We study transcription of human small nuclear (sn) RNA genes as a model system to understand mechanisms of transcription and regulation of gene expression. Correctly regulated gene expression is important for healthy development and the maintenance of cellular homeostasis. Disruptions in transcriptional regulation are observed in many disease states including cancer. Moreover, viruses subvert the cellular transcriptional programs for their own benefit during viral infection.
Therefore, it is important to understand the transcriptional mechanisms that underlie control of gene expression. Human snRNA genes encode short stable RNAs that as part of specialized protein-snRNA complexes typically are involved in processing other RNA molecules.
For example, snRNAs are essential for mRNA splicing, rRNA processing, and tRNA processing.
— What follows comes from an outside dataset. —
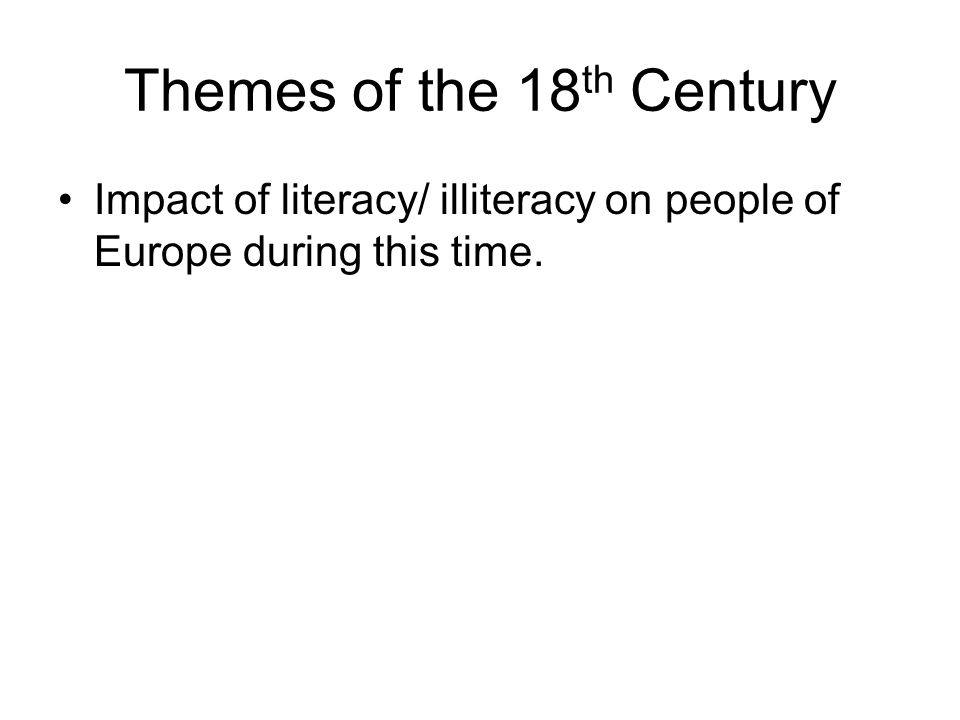 Themes of the 18 th Century Impact of literacy/ illiteracy on people of Europe during this time.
In addition, other snRNAs process RNA primers required for mitochondrial DNA replication. Thus, snRNAs play pivotal roles in numerous cellular processes. The genes for these snRNAs are unusual because they have similar promoter architectures and yet some snRNA genes are transcribed by RNA polymerase II while others are transcribed by RNA polymerase III. These differences in polymerase choice make this an interesting system for understanding mechanisms of transcription for both RNA polymerases II and III.
The PSE is recognized by the basal transcription factor referred to as snRNA-activating protein complex (SNAPc). SNAPc is a multi-protein complexcomposed of at least five proteins SNAP19, SNAP43, SNAP45, SNAP50,and SNAP190. In addition, the TATA-box binding protein (TBP) can also associate with this complex. Each of these proteins is required for transcription of human snRNA genes by both RNA polymerase II and III.
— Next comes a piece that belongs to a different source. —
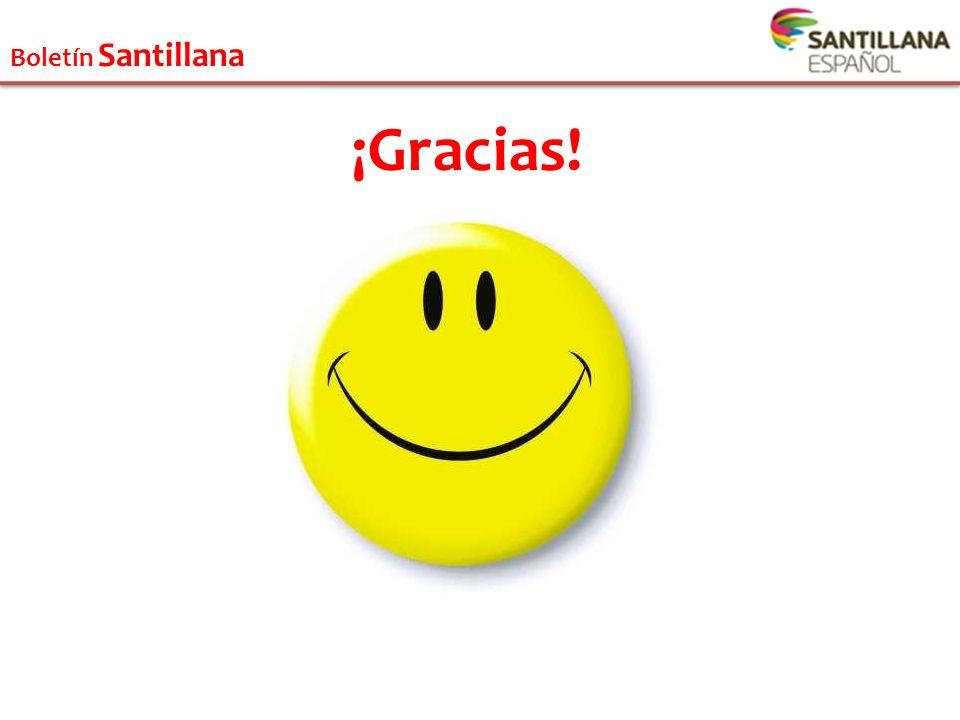 Boletín Santillana ¡Gracias!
Our research is focused on how SNAPc functions for snRNA gene transcription. We are interested in four fundamental issues: (1) How does SNAPc function in transcription by both RNA polymerase II and III?
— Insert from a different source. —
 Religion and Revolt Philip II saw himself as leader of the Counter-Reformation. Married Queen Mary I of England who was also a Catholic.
(2) How does SNAPc communicate with other specialized factors that are dedicated for transcription by only RNA polymerase II or III?
(3) Is SNAPc the target of transcription regulatory proteins?
(4) Does SNAPc selectively mediate transcription of some snRNA genes depending upon the demands of the cell?
Answers to these questions are important for understanding the complicated network of transcription regulation in the cell.